------ Selected excerpt ------

By KEIKO MORRIS keiko.morris@newsday.com
 
Bringing more high-paying biopharmaceutical research and manufacturing jobs to Long Island
won't happen without a concerted statewide effort to compete in the sector, research and
educational leaders and industry advocates said Wednesday.
 
"Not only are we facing increased competition from other states," said Kenneth J. Pokalsky,
senior director of government affairs for the advocacy group Business Council of New York
State Inc., "but a huge competition growing in India and China."
 
The Business Council hosted yesterday's gathering at the new Hofstra-North Shore LIJ School of
Medicine in Hempstead to highlight the biopharmaceutical sector's economic advantages, its
hurdles and strategies to overcome them -- information the council's research arm presented in a
report released this spring.
 
The average wage for a biopharmaceutical employee for 2009 was $102,341 nationally and
$72,486 statewide, according to the report. The sector can generate a significant number of
indirect jobs, the report said. The highest cutting-edge biotechnology production positions
"create nearly 16 positions additionally each," the report said.
 
Long Island had 12,800 biomedical jobs -- a category substantially similar to biopharmaceutical -
- in 2009, an increase of 200 jobs from 2008, according to the state Department of Labor. Sixty
life-science companies call Long Island home, said Nathan Tinker, executive director of the New
York Biotechnology Association.
 
"These are good-paying jobs with futures," Pokalsky said.
 
Among some solutions the report recommends are creating a more competitive tax structure,
expanding such credits as the qualified emerging technology state tax credit, capping property
taxes and expanding incentives to remain in the state; creating an international marketing
strategy to promote regional strengths; boosting "human capital" with associate degree programs
in biopharmaceutical manufacturing, and establishing partnerships between private firms and
academic institutions.
 
Some of those suggestions are in the works, Hofstra University president Stuart Rabinowitz said.
The Accelerate Long Island initiative, involving Long Island's major research and academic
institutions, aims to commercialize scientific developments.
 
Expanding the pharmaceutical sector on Long Island will require more than simply throwing
money at it, said Dr. Kevin Tracey, chief executive of the Feinstein Institute for Medical
Research. Tracey pointed to Connecticut Innovations, the state's venture investment agency, as
an innovative approach another state has adopted to strengthen its high-tech industry.
 
"It's going to take a concerted approach of expertise, capital, personnel and a regulatory piece,"
Tracey said after the news conference. "You can't solve this issue without solving all of those."

------ Data shown ------

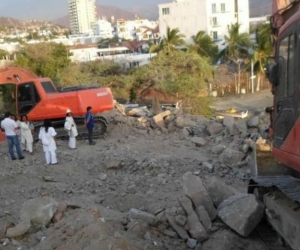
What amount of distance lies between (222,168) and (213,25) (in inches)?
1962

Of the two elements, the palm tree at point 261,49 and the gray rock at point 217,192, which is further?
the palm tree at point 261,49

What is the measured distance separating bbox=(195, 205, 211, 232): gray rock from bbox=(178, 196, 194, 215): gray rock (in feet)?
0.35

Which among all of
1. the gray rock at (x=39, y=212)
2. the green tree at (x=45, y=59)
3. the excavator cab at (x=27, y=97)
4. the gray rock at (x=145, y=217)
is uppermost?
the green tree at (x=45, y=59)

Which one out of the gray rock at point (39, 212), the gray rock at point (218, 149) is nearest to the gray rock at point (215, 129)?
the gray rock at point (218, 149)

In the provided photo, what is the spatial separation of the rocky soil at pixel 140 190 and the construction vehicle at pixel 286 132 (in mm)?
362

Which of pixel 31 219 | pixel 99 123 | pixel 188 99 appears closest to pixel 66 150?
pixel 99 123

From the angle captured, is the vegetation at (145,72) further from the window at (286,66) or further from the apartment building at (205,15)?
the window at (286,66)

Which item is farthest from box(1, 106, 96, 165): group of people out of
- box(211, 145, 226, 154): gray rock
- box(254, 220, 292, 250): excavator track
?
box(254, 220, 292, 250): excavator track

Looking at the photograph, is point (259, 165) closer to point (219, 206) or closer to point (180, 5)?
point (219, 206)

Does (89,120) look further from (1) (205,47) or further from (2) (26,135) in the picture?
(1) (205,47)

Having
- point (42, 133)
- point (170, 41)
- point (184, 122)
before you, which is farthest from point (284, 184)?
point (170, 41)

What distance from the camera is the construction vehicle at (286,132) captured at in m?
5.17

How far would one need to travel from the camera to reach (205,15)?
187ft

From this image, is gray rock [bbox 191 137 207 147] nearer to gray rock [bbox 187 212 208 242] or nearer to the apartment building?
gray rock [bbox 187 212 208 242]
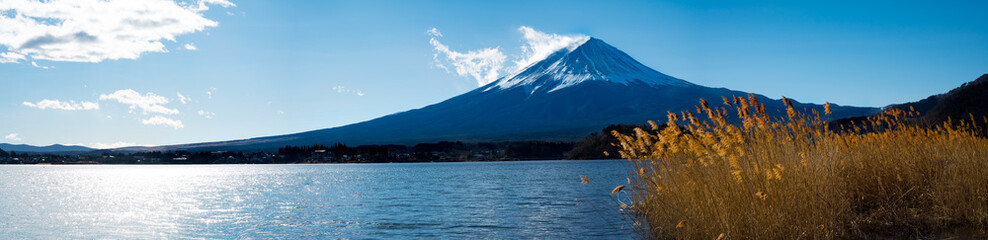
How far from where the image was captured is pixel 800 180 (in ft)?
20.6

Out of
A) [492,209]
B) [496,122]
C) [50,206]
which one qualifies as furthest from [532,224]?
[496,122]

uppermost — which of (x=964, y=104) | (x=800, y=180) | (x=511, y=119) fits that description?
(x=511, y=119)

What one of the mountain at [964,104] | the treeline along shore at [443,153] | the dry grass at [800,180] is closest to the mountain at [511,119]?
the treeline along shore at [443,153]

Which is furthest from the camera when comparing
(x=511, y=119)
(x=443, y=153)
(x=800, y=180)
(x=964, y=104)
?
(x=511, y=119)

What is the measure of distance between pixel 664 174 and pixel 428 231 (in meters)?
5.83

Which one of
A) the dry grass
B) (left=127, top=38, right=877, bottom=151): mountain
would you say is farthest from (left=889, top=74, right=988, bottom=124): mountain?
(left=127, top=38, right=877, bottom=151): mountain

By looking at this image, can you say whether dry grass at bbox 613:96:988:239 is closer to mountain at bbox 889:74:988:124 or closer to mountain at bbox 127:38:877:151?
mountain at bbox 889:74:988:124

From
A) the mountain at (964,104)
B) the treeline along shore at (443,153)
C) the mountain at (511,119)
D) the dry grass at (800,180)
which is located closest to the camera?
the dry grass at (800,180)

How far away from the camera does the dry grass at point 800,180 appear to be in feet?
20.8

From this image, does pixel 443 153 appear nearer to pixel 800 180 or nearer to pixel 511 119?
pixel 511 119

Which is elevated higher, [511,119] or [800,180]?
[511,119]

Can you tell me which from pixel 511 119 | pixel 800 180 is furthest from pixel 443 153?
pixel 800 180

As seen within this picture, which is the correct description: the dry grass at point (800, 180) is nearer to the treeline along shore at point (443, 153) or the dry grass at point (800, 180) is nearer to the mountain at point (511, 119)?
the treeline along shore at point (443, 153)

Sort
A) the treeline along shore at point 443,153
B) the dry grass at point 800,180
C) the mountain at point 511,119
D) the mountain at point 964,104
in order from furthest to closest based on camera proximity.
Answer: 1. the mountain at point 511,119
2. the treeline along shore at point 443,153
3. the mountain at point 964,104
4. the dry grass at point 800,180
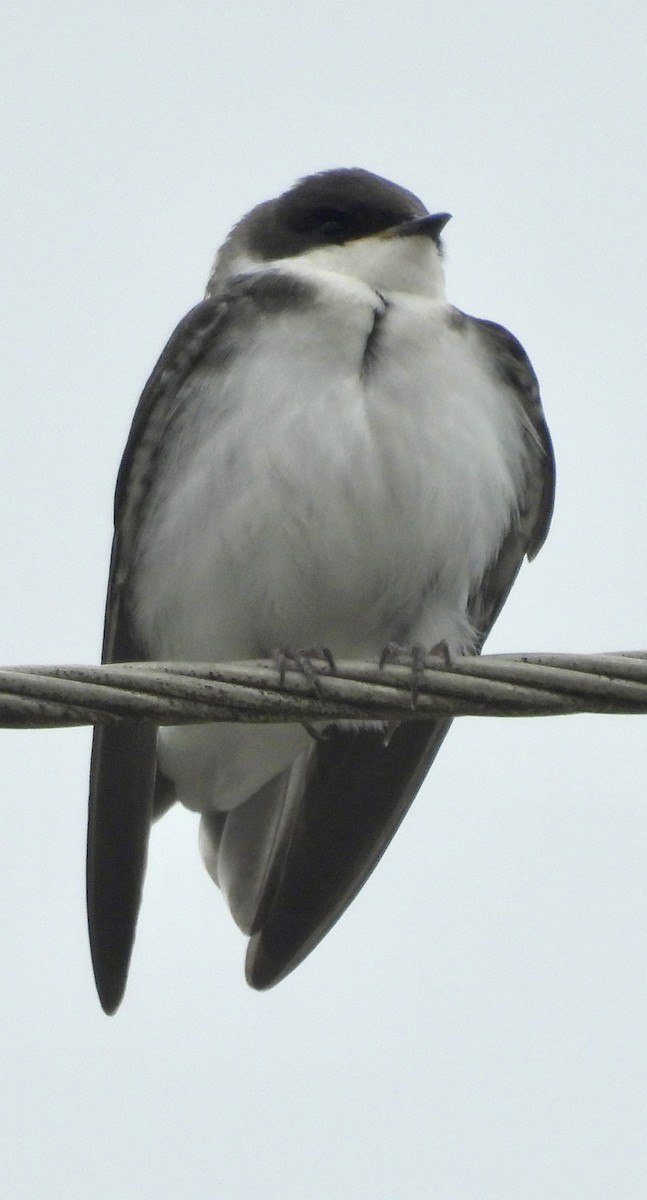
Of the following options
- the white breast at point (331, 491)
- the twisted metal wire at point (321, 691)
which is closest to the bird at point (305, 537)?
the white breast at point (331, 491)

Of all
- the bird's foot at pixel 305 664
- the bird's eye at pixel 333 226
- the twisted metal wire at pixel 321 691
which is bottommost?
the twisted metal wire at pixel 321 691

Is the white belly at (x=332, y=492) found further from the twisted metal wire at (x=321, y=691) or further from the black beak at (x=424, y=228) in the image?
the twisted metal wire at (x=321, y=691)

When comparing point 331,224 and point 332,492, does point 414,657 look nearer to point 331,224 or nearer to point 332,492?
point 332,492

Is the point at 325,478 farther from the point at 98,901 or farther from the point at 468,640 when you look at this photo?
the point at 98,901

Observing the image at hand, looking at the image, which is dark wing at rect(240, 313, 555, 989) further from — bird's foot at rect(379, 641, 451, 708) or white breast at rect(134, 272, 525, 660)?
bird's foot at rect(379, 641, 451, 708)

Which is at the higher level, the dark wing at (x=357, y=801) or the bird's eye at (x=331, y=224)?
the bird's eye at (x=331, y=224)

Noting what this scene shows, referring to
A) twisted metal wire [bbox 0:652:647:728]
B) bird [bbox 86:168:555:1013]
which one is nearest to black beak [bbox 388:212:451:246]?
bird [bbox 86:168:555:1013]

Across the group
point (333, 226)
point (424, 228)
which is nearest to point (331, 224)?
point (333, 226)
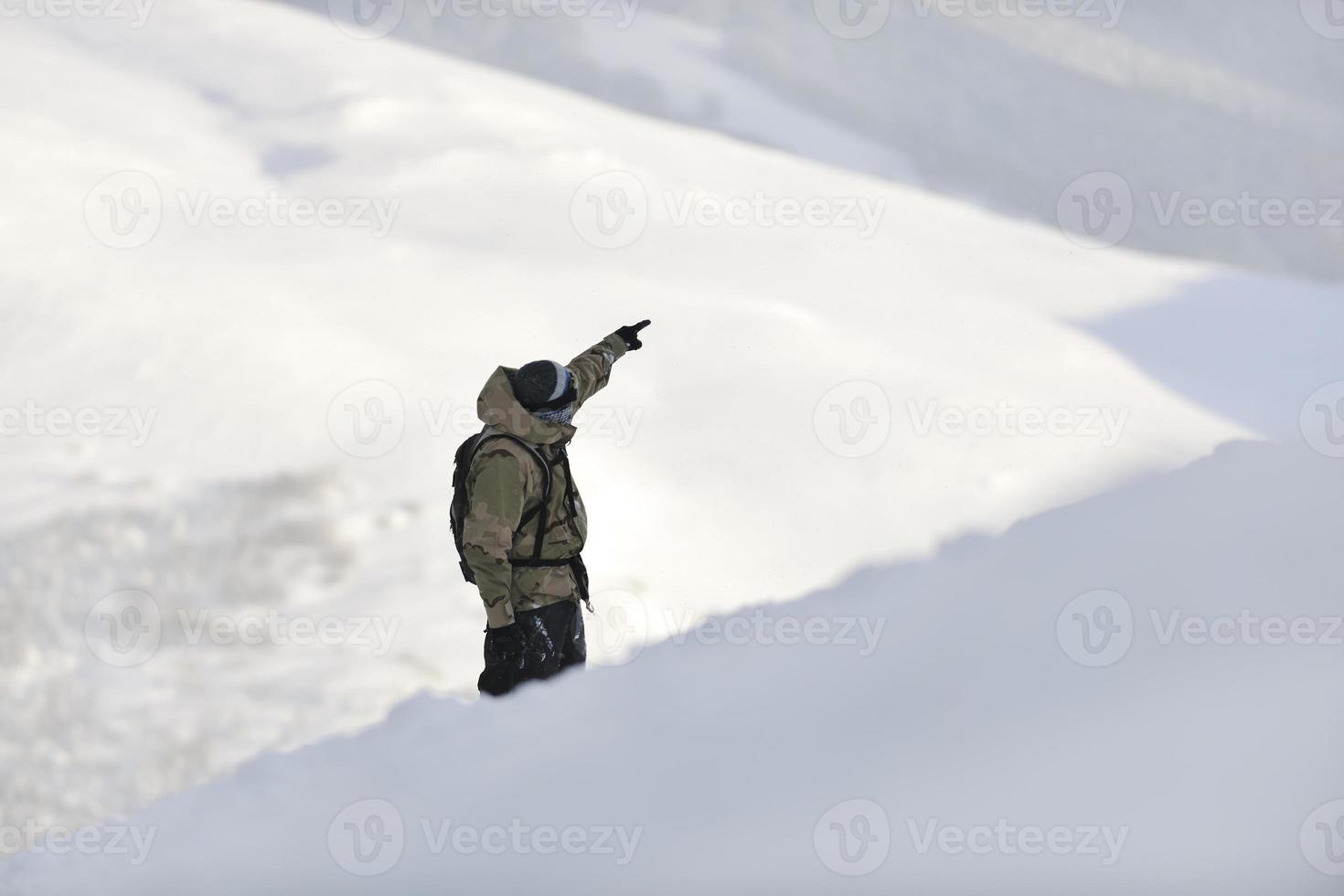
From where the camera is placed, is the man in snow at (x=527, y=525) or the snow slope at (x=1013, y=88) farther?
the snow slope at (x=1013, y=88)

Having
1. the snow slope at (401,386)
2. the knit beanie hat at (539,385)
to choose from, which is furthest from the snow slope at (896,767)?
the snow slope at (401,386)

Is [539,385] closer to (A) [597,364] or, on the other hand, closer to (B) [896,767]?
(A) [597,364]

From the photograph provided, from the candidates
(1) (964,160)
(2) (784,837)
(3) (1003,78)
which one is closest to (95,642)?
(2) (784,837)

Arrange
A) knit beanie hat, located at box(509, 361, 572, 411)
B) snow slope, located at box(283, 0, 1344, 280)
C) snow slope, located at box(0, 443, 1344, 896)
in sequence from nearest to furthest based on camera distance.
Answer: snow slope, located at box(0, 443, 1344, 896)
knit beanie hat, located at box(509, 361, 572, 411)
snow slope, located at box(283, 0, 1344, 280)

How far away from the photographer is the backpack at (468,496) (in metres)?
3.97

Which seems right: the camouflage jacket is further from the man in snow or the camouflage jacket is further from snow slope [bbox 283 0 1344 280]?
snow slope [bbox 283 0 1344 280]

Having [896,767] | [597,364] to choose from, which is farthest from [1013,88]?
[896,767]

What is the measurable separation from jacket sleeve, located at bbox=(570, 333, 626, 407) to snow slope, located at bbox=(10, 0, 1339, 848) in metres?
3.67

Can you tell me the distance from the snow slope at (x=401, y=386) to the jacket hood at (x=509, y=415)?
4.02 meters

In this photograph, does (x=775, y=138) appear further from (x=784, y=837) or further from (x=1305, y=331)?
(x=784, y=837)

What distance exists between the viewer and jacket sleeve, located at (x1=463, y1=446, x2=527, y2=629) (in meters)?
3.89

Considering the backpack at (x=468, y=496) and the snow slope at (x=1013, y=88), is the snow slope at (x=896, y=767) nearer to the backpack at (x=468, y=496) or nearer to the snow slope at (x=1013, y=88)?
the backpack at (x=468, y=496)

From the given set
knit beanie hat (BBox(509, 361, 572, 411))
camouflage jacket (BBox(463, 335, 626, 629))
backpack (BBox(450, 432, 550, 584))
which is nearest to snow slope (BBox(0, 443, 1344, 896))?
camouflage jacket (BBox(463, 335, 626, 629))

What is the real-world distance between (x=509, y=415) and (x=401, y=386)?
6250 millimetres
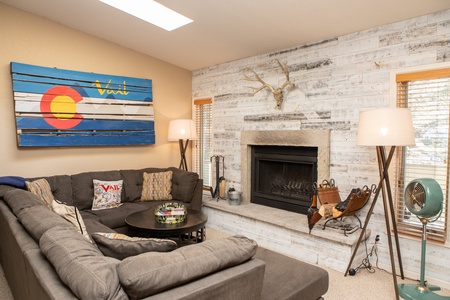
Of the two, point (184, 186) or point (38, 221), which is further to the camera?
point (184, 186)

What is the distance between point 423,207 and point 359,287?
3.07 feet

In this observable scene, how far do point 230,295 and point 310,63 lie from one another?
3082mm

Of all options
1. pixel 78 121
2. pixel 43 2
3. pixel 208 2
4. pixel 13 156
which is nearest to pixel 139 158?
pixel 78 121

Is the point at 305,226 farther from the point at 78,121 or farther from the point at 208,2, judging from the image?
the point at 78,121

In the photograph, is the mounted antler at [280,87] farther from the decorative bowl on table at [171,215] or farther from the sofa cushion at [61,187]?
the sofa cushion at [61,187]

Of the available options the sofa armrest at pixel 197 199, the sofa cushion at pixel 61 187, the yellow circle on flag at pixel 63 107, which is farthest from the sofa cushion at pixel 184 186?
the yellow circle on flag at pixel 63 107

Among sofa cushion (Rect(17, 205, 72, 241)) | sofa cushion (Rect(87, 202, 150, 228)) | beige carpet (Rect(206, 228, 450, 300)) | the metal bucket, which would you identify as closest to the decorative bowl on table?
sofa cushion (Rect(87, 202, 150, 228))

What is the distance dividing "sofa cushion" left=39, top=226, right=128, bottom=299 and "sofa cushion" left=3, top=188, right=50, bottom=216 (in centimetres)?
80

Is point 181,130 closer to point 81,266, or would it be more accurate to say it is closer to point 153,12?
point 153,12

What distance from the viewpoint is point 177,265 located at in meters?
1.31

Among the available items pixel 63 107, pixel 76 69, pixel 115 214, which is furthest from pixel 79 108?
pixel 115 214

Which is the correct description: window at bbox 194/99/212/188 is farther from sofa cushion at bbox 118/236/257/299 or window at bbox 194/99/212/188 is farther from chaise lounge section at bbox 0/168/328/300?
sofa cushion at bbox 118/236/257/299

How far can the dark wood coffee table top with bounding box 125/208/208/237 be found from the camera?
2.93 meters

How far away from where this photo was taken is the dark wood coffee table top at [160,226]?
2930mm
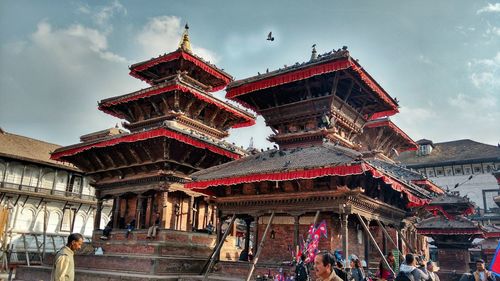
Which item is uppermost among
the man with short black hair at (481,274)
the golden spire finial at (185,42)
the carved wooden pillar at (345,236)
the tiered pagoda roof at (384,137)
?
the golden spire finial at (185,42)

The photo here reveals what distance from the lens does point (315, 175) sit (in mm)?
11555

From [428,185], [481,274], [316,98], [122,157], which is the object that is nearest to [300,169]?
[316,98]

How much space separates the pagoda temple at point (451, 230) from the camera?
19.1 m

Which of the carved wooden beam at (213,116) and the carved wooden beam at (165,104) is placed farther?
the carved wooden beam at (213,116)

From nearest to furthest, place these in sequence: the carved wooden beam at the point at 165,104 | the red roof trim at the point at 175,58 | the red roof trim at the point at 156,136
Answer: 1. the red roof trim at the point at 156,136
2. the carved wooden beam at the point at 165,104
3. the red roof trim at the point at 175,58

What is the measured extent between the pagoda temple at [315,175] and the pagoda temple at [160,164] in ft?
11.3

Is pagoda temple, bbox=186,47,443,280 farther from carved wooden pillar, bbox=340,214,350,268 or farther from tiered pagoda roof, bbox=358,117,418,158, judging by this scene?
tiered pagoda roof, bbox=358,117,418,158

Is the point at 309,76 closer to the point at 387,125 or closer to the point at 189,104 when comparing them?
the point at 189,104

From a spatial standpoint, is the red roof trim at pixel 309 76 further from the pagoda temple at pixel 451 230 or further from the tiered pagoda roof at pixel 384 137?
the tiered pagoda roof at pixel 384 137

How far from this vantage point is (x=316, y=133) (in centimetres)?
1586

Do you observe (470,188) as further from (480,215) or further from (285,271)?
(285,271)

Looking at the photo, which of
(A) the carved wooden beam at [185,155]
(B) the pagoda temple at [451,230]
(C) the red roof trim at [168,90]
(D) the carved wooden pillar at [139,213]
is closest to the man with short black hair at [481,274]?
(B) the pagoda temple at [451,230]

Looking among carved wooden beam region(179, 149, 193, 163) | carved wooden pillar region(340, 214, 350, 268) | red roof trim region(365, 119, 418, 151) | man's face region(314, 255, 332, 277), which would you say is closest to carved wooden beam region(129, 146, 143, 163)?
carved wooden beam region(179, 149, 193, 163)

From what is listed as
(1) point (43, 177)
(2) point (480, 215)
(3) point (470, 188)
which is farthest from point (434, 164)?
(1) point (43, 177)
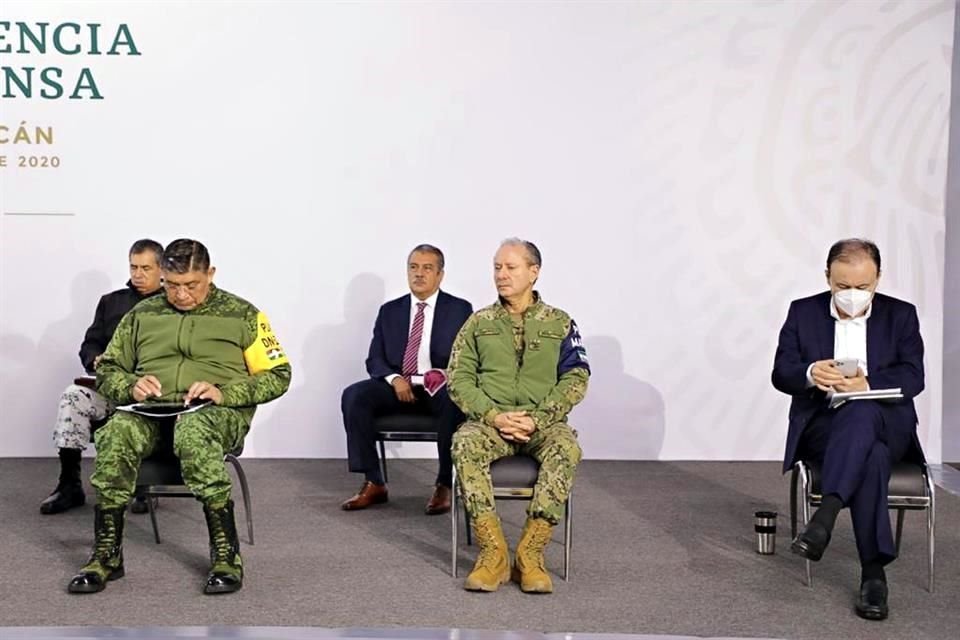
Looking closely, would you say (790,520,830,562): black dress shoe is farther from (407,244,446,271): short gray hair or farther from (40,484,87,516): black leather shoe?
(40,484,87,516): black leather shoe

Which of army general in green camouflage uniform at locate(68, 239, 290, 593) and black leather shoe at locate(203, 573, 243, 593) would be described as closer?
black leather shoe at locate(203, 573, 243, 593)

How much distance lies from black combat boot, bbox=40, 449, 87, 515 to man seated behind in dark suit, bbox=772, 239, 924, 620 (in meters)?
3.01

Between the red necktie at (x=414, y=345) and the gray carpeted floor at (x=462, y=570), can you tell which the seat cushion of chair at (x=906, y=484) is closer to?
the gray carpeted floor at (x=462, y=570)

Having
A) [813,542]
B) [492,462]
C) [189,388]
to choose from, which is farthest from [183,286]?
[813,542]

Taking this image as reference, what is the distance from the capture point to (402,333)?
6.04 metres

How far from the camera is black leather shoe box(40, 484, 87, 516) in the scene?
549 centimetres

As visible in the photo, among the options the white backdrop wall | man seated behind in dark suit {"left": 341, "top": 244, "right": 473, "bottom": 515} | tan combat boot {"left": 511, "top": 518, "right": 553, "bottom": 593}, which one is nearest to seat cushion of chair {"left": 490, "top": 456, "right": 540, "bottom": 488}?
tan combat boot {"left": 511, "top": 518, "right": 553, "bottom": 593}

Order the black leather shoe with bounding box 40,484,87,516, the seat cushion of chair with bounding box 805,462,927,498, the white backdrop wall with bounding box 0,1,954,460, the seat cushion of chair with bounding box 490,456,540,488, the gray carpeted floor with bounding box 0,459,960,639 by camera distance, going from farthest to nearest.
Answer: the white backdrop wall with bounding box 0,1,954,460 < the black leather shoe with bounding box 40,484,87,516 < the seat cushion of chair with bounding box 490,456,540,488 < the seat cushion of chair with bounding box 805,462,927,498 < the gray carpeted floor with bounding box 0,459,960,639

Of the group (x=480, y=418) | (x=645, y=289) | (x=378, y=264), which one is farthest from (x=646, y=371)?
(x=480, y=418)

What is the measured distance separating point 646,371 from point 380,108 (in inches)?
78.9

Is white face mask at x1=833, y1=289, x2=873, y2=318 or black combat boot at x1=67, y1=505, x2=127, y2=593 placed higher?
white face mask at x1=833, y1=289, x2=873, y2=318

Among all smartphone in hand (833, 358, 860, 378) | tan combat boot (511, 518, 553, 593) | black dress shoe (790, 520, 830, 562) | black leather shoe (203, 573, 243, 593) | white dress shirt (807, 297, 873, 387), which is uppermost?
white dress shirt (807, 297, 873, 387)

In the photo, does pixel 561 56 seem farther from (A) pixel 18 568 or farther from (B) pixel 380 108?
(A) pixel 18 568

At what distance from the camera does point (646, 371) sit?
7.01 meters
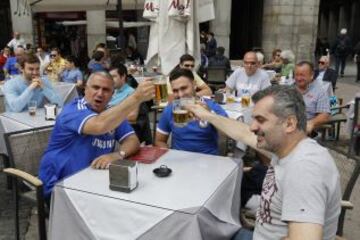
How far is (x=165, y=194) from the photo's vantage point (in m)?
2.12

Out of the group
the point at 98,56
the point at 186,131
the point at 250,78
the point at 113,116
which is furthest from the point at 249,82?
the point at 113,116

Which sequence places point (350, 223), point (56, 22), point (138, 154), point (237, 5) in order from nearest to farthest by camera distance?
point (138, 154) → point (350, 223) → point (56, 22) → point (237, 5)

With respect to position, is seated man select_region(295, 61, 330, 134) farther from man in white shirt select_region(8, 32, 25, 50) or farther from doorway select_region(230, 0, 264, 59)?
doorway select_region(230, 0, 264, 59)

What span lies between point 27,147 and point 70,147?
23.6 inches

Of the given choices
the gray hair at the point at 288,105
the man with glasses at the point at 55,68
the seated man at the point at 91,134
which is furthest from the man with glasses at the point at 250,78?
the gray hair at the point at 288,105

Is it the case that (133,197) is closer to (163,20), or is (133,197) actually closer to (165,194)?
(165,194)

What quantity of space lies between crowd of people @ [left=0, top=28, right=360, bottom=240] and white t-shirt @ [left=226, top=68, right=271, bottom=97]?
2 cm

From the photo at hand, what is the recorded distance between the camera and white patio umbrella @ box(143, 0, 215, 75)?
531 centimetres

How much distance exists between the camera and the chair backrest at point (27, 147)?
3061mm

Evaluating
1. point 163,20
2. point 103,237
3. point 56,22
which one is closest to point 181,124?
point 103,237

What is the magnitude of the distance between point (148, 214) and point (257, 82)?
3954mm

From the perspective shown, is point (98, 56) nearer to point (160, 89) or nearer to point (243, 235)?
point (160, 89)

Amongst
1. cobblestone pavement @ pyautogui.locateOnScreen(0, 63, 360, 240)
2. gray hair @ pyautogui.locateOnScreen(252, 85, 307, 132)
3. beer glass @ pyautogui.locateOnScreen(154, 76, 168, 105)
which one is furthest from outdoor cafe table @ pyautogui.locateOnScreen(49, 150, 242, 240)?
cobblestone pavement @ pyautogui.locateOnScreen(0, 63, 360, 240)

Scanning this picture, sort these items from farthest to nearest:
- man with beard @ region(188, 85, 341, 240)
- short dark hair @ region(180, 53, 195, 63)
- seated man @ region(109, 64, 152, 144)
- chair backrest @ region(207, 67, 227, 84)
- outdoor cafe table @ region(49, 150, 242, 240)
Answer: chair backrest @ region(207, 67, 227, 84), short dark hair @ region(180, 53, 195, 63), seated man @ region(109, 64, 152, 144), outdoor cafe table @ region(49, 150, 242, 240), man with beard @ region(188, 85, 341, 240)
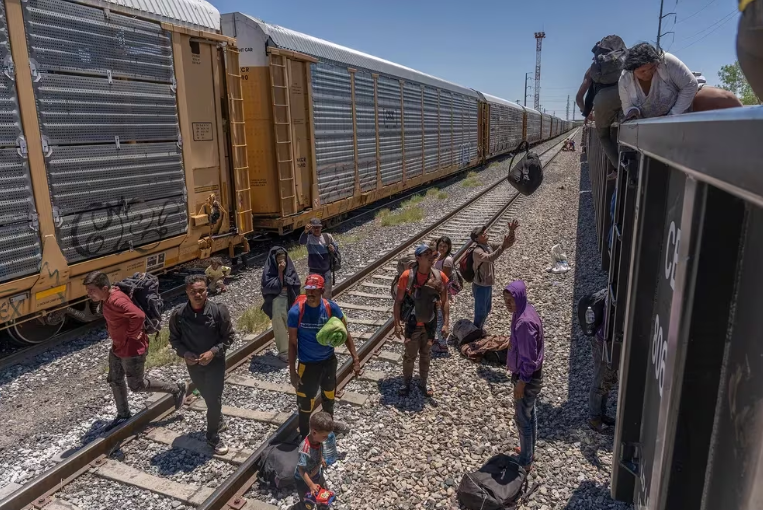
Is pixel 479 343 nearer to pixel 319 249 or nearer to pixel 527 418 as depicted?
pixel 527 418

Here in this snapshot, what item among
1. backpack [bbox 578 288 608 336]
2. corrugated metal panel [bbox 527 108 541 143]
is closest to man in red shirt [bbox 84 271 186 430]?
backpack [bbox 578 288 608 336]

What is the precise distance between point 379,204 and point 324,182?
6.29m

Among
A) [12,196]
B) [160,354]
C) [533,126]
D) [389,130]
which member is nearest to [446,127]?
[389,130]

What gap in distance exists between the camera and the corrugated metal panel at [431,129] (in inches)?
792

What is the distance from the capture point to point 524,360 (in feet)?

------

Reproduce the passage of the article on Long Island biopharmaceutical jobs from "The Accelerate Long" to "commercialize scientific developments.".

The Accelerate Long Island initiative, involving Long Island's major research and academic
institutions, aims to commercialize scientific developments.